The person who hurt you was probably in pain themselves. Maybe you weren’t the one who inflicted the initial injury, but at some point they’ve been wounded. Maybe it was by a parent or previous partner, either way, the wound has remained unhealed. Their pain is then acted out in their relationship with you.
Knowing this can help you see the person who hurt you with compassion, which will diminish the desire for revenge. By resisting the urge to cause them further injury, you’ll be the bigger person and won’t have sunk to the same level. This places you in a stronger position to defend yourself from any future attempts to hurt you.
Revenge is a dish that is best served cold
When we’re emotionally involved with someone it’s easy for love to turn to hate. They’re both just opposite sides of the same coin though. When you feel betrayed and obsessed with how to get even, you’re still locked in an emotional relationship with that person and the flames of passion burn bright. While you’re in this mind set, the other person still has the power to affect your life and future relationships, even if they’re no longer in it.

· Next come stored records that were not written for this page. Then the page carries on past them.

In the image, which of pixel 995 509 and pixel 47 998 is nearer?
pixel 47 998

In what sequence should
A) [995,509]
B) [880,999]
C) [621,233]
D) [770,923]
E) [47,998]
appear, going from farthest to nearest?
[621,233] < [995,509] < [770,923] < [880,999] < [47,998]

The opposite of love is indifference. By letting go and getting on with your life you’ll heal quicker and leave the other person to live with the consequences of their actions. Don’t let them live rent free in your head or affect your ability to love and trust in the future.
Part of the reason people seek revenge is to teach the other person that they cannot treat them that way. They think that the only way the person will learn, is to experience the same pain themselves but actually all that does is keep the pain alive for both of you.
If a man has an affair and his wife retaliates by having an affair herself, then the chances are that the relationship will end painfully because they’ll both lose trust in each other and respect for themselves.
If, on the other hand, she was very clear with him that monogamy was sacred to her and has strong personal boundaries, she will probably divorce him. She will be hurt but free to move on and build a new life for herself. The man is left with the consequences of his own actions and is less likely to stray in future relationships having lost someone important to him.
Love is FOR-GIVING
No relationship is without pain and difficulties. As a couple grows together there will inevitably be times when they hurt each other. It’s part of learning about what is, and isn’t, acceptable within the relationship. For a relationship to flourish there needs to be acceptance on both sides that each of you will sometimes make mistakes. Talking it through and being clear about your feelings are important parts of intimacy. Forgiving is a necessary part of this process and is much more beneficial to the relationship than revenge.
Sting in the tail
Revenge may give you a temporary satisfaction but it can have a vicious backlash. If you hate what someone has done to you, doesn’t it inevitably follow that you will hate yourself if you do the same to them?